**Directions:**
- a) Update the passage of the story about Antony between "In the corner" and "beeping bedside monitors.", inclusive, replacing "fairy lights" with "string lights".
- b) Answer these questions using the story about Antony:
(i) How far from the hospital does Antony's family celebrate Christmas?
(ii) What are the melomakarona cookies spiced with?
(iii) Where was Antony born?

Inspiring story about a boy who rises above his circumstances and learns to give the greatest gift of all ...
It’s Christmas day. For Antony, this is another day spent in a white-walled hospital. His family celebrates Christmas five kilometres away. They feast on stuffed cabbage rolls and slurp avgolemono - hot chicken and rice soup mixed with eggs and lemon juice. Afterwards, Antony's family drinks coffee, smokes cigarettes, and shares stories while enjoying melomakarona cookies spiced with cinnamon and orange.
In the corner of the family room sits an evergreen tree adorned with ribbons and fairy lights. But for Antony, just like last Christmas, he can't enjoy the Christmas lights. Instead, he's surrounded by flashes of red from arriving ambulances and beeping bedside monitors.
The Boy Who Hated Santa Claus
Antony was born in a little village in Macedonia. A village where old stone buildings could tell stories of a thousand years past. The kind of place where ancient trees keep secrets; from stories of wars won and lost, stories of love and laughter, and the lives of people who have dwelled there for centuries. Antony's village is a place where you can take a casual stroll and stumble upon fields with looted graves, dug-out holes pillaged and left gaping open for you to gawk upon their loss and emptiness. A place where tradition stays strong and religious festivities are upheld with the highest honour.

**Given information:**
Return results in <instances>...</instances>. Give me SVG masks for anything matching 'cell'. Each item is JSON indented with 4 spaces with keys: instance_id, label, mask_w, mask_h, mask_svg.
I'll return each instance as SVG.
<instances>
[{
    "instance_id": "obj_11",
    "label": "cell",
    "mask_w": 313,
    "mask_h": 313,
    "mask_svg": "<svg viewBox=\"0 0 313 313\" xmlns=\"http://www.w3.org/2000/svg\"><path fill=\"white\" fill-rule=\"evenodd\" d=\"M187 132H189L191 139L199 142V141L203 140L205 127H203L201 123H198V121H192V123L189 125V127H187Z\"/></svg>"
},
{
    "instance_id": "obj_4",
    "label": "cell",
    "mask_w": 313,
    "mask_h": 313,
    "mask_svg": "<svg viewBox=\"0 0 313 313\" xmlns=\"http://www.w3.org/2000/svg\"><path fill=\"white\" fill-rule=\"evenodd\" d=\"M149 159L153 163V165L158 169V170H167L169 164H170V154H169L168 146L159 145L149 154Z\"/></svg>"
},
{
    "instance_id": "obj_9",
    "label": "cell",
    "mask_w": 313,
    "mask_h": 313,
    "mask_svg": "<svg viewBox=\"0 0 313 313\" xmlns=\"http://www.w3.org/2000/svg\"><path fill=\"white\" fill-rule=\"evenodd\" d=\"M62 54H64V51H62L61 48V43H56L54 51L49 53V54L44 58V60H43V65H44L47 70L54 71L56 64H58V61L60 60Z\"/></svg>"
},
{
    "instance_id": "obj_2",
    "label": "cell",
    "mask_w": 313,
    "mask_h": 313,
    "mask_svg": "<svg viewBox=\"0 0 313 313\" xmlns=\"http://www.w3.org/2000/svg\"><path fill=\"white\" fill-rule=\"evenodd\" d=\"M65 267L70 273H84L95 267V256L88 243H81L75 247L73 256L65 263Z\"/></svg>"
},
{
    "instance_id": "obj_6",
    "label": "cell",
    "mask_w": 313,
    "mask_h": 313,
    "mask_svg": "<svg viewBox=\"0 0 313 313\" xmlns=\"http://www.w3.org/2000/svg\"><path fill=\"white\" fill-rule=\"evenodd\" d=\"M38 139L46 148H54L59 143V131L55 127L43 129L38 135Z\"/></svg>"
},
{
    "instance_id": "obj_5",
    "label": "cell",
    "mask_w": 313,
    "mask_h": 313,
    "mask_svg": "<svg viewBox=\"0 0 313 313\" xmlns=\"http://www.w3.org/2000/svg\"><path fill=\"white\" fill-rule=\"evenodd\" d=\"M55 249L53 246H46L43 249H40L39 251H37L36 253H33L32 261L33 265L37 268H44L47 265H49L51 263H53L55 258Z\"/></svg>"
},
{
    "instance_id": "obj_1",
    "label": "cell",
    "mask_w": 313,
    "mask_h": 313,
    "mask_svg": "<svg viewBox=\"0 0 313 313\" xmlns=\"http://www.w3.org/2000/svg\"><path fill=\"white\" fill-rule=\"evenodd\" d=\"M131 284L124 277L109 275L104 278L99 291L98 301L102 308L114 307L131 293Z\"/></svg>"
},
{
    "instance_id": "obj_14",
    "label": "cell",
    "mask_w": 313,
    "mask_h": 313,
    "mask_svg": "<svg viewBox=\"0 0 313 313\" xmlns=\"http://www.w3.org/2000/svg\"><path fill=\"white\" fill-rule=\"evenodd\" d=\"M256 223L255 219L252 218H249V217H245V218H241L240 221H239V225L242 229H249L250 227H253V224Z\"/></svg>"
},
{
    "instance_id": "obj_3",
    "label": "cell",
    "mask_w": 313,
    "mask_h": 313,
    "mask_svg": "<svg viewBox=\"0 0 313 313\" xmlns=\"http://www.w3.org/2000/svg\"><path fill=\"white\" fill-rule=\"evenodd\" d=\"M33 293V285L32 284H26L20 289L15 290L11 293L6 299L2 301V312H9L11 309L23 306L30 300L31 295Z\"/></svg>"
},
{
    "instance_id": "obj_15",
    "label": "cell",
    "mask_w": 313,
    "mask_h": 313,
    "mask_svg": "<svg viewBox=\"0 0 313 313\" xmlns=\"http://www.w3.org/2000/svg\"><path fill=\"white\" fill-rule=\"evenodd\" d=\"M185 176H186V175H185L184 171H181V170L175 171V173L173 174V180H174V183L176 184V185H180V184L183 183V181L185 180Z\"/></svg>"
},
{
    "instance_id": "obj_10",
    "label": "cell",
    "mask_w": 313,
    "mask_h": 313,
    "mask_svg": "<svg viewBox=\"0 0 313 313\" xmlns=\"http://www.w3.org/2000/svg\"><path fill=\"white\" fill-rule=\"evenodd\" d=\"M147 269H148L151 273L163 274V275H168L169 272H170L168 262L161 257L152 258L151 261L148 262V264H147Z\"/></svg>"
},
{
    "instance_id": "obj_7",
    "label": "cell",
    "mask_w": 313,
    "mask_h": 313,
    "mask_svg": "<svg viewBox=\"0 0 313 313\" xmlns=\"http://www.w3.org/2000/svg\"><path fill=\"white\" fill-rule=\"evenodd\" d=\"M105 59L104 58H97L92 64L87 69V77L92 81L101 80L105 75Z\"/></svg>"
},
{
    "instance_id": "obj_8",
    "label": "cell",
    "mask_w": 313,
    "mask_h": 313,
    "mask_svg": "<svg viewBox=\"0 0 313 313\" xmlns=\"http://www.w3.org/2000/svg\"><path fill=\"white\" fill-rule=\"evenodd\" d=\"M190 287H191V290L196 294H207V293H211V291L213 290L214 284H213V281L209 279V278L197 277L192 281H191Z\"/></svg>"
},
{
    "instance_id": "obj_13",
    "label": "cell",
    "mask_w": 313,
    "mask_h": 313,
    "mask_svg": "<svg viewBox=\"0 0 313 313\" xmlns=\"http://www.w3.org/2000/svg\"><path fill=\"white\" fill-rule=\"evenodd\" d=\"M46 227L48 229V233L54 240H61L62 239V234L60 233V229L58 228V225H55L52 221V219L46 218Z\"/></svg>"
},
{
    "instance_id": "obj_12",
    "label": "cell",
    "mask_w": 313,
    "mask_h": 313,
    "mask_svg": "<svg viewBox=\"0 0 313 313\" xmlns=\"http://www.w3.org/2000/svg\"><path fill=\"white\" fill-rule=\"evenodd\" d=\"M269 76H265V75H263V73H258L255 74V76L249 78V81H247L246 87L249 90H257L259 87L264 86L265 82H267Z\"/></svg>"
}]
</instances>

**Task responses:**
- a)
In the corner of the family room sits an evergreen tree adorned with ribbons and string lights. But for Antony, just like last Christmas, he can't enjoy the Christmas lights. Instead, he's surrounded by flashes of red from arriving ambulances and beeping bedside monitors.

- b)
(i) Five kilometers away.
(ii) Cinnamon and orange.
(iii) In a little village in Macedonia.